Data provided:

^^^^

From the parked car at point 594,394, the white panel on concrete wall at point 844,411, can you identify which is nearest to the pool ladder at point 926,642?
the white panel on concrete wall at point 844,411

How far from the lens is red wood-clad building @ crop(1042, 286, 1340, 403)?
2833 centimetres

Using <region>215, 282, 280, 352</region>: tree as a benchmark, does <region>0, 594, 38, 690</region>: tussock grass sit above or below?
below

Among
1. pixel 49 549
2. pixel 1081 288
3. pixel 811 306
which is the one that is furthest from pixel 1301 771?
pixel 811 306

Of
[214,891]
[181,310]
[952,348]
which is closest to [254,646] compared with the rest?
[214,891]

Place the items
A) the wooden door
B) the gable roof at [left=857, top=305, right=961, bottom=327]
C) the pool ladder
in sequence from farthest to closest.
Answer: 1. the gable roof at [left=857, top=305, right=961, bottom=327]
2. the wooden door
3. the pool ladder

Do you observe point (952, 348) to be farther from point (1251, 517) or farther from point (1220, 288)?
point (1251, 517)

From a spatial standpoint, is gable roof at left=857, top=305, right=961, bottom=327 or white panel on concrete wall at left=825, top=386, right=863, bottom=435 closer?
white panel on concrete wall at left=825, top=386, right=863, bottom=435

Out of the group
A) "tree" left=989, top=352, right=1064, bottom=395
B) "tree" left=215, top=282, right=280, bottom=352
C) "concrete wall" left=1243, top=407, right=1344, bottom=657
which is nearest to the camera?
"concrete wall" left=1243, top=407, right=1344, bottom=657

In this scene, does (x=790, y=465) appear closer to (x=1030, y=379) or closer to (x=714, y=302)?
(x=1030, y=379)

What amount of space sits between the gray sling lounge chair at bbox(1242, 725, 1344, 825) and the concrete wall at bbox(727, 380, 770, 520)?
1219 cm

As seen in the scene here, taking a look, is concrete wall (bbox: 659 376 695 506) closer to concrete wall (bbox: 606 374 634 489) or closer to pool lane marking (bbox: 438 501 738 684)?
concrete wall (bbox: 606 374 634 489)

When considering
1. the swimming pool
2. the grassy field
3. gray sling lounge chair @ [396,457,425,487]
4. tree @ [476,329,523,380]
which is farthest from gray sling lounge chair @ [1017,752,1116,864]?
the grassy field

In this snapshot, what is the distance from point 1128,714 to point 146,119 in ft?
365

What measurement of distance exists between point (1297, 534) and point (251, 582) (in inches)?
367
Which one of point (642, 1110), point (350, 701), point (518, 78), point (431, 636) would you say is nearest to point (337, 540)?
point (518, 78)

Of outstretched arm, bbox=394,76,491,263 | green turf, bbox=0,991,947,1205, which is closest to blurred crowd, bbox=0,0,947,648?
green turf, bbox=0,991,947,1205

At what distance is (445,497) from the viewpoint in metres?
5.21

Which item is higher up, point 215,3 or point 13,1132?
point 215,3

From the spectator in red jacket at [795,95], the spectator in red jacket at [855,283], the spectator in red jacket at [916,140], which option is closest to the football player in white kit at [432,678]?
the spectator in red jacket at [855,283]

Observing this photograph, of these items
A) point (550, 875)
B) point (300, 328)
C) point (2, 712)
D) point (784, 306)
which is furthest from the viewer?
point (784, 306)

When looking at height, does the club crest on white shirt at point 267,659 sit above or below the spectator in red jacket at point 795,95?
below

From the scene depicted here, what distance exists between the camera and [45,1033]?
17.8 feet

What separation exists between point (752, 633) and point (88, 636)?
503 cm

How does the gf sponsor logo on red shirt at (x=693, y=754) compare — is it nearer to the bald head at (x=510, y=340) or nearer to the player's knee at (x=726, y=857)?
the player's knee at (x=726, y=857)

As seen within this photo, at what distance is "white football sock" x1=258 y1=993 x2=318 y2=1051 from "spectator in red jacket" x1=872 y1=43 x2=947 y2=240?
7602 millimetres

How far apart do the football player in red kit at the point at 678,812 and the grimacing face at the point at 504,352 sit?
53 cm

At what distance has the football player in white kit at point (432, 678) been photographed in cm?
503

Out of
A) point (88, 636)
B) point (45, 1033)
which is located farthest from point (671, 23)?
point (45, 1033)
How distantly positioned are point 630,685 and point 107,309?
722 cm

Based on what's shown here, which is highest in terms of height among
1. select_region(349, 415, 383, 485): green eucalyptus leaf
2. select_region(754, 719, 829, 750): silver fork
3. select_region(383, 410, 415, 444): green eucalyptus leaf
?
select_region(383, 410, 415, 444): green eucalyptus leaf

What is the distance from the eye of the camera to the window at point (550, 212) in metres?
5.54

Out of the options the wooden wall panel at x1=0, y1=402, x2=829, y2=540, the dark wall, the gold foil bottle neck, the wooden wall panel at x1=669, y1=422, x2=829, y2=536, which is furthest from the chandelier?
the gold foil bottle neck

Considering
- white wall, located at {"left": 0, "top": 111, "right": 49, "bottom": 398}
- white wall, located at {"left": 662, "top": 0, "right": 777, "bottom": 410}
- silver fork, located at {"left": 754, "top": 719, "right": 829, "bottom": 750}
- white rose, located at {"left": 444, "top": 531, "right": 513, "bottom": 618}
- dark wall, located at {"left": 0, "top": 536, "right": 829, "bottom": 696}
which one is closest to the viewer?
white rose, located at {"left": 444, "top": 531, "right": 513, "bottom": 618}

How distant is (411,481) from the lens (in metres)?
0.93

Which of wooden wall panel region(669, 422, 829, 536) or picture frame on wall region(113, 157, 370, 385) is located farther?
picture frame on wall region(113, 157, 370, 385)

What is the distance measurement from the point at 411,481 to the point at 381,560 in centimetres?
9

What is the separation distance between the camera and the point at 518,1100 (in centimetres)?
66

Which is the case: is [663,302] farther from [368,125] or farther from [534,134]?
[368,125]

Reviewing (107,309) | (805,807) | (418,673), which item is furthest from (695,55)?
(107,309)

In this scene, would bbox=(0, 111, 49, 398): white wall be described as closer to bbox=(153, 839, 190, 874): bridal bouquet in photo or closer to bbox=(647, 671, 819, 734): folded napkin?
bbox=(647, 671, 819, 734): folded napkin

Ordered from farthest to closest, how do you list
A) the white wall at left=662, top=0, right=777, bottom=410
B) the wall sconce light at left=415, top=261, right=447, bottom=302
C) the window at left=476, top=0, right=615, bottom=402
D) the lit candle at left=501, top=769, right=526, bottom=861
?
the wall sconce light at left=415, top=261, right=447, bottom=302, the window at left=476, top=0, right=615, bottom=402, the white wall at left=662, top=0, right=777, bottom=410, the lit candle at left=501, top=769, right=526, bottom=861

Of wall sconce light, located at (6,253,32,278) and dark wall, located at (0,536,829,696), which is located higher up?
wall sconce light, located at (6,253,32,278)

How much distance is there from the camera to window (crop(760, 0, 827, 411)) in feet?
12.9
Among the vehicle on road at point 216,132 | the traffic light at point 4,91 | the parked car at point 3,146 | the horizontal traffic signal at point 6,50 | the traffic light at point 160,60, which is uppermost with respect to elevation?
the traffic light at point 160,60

^^^^

To do: Give back all of the entries above verbatim, in their original order and without any changes.

Written reply:
From the parked car at point 594,394, the white panel on concrete wall at point 844,411, can you identify which is nearest to the pool ladder at point 926,642?
the white panel on concrete wall at point 844,411

How far from the lens is red wood-clad building @ crop(1042, 286, 1340, 403)?
2833 centimetres

Using <region>215, 282, 280, 352</region>: tree as a benchmark, does <region>0, 594, 38, 690</region>: tussock grass sit above or below?
below

Among
1. pixel 49 549
2. pixel 1081 288
3. pixel 811 306
which is the one that is furthest from pixel 1301 771?
pixel 811 306

Of
[214,891]
[181,310]
[952,348]
which is closest to [254,646] compared with the rest?
[214,891]

Place the items
A) the wooden door
B) the gable roof at [left=857, top=305, right=961, bottom=327]
C) the pool ladder
in sequence from farthest to closest.
Answer: 1. the gable roof at [left=857, top=305, right=961, bottom=327]
2. the wooden door
3. the pool ladder

Do you observe point (952, 348) to be farther from point (1251, 517) or farther from point (1220, 288)?
point (1251, 517)

From a spatial standpoint, is gable roof at left=857, top=305, right=961, bottom=327 or white panel on concrete wall at left=825, top=386, right=863, bottom=435 closer?
white panel on concrete wall at left=825, top=386, right=863, bottom=435

Out of the group
A) "tree" left=989, top=352, right=1064, bottom=395
B) "tree" left=215, top=282, right=280, bottom=352
C) "concrete wall" left=1243, top=407, right=1344, bottom=657
which is nearest to the camera?
"concrete wall" left=1243, top=407, right=1344, bottom=657

In this scene, does (x=790, y=465) appear closer to (x=1030, y=379) or closer to (x=714, y=302)?
(x=1030, y=379)

What amount of space sits between the gray sling lounge chair at bbox(1242, 725, 1344, 825) and the concrete wall at bbox(727, 380, 770, 520)?
1219 cm

As seen in the scene here, taking a look, is concrete wall (bbox: 659 376 695 506) closer to concrete wall (bbox: 606 374 634 489) or closer to pool lane marking (bbox: 438 501 738 684)?
concrete wall (bbox: 606 374 634 489)

When considering
1. the swimming pool
2. the grassy field
3. gray sling lounge chair @ [396,457,425,487]
4. tree @ [476,329,523,380]
which is farthest from gray sling lounge chair @ [1017,752,1116,864]?
the grassy field

In this snapshot, what is the distance from point 1128,714 to point 146,119 in ft?
365

What measurement of distance exists between point (1297, 534) and point (251, 582) (in inches)?
367
Which one of point (642, 1110), point (350, 701), point (518, 78), point (431, 636) would you say is nearest to point (337, 540)?
point (518, 78)

Of outstretched arm, bbox=394,76,491,263 | green turf, bbox=0,991,947,1205, which is closest to blurred crowd, bbox=0,0,947,648?
green turf, bbox=0,991,947,1205

At what distance is (445,497) from the viewpoint in metres?
5.21

Which item is higher up, point 215,3 or point 13,1132?
point 215,3

From the spectator in red jacket at [795,95], the spectator in red jacket at [855,283], the spectator in red jacket at [916,140], which option is closest to the football player in white kit at [432,678]?
the spectator in red jacket at [855,283]

Observing this photograph, of these items
A) point (550, 875)
B) point (300, 328)
C) point (2, 712)
D) point (784, 306)
which is furthest from the viewer?
point (784, 306)

When looking at height, does the club crest on white shirt at point 267,659 sit above or below the spectator in red jacket at point 795,95?
below

From the scene depicted here, what distance exists between the camera and [45,1033]?
17.8 feet

What separation exists between point (752, 633) and point (88, 636)?
503 cm

How does the gf sponsor logo on red shirt at (x=693, y=754) compare — is it nearer to the bald head at (x=510, y=340) or nearer to the player's knee at (x=726, y=857)?
the player's knee at (x=726, y=857)

As seen within this photo, at what distance is "white football sock" x1=258 y1=993 x2=318 y2=1051 from "spectator in red jacket" x1=872 y1=43 x2=947 y2=240?
7602 millimetres

How far apart do the football player in red kit at the point at 678,812 and the grimacing face at the point at 504,352 sit?
53 cm

At what distance has the football player in white kit at point (432, 678) been photographed in cm?
503

Out of
A) point (88, 636)
B) point (45, 1033)
which is located farthest from point (671, 23)?
point (45, 1033)
How distantly positioned are point 630,685 and point 107,309?
722 cm

Based on what's shown here, which is highest in terms of height among
1. select_region(349, 415, 383, 485): green eucalyptus leaf
2. select_region(754, 719, 829, 750): silver fork
3. select_region(383, 410, 415, 444): green eucalyptus leaf
?
select_region(383, 410, 415, 444): green eucalyptus leaf

What is the distance from the eye of the camera to the window at point (550, 212) in metres?
5.54

Out of the options the wooden wall panel at x1=0, y1=402, x2=829, y2=540, the dark wall, the gold foil bottle neck, the wooden wall panel at x1=669, y1=422, x2=829, y2=536, which is furthest from the chandelier?
the gold foil bottle neck

Considering
- white wall, located at {"left": 0, "top": 111, "right": 49, "bottom": 398}
- white wall, located at {"left": 662, "top": 0, "right": 777, "bottom": 410}
- silver fork, located at {"left": 754, "top": 719, "right": 829, "bottom": 750}
- white rose, located at {"left": 444, "top": 531, "right": 513, "bottom": 618}
- dark wall, located at {"left": 0, "top": 536, "right": 829, "bottom": 696}
which one is closest to the viewer?
white rose, located at {"left": 444, "top": 531, "right": 513, "bottom": 618}

How distant is (411,481) from the lens (in metres)?
0.93

Which of wooden wall panel region(669, 422, 829, 536) or picture frame on wall region(113, 157, 370, 385) is located farther?
picture frame on wall region(113, 157, 370, 385)

What is the distance measurement from the point at 411,481 to the point at 381,560 in centimetres?
9

What is the separation distance between the camera and the point at 518,1100 (in centimetres)?
66

Which is the case: is [663,302] farther from [368,125] or farther from [534,134]?
[368,125]

Reviewing (107,309) | (805,807) | (418,673), which item is furthest from (695,55)?
(107,309)

In this scene, would bbox=(0, 111, 49, 398): white wall be described as closer to bbox=(153, 839, 190, 874): bridal bouquet in photo or closer to bbox=(647, 671, 819, 734): folded napkin?
bbox=(647, 671, 819, 734): folded napkin

Ordered from farthest to closest, how do you list
A) the white wall at left=662, top=0, right=777, bottom=410
B) the wall sconce light at left=415, top=261, right=447, bottom=302
C) the window at left=476, top=0, right=615, bottom=402
D) the lit candle at left=501, top=769, right=526, bottom=861
?
the wall sconce light at left=415, top=261, right=447, bottom=302, the window at left=476, top=0, right=615, bottom=402, the white wall at left=662, top=0, right=777, bottom=410, the lit candle at left=501, top=769, right=526, bottom=861

Of wall sconce light, located at (6,253,32,278) and dark wall, located at (0,536,829,696), which is located higher up?
wall sconce light, located at (6,253,32,278)

How much distance is there from the camera to window (crop(760, 0, 827, 411)) in feet?
12.9
Among the vehicle on road at point 216,132 | the traffic light at point 4,91 | the parked car at point 3,146 | the horizontal traffic signal at point 6,50 | the traffic light at point 160,60, which is uppermost with respect to elevation?
the traffic light at point 160,60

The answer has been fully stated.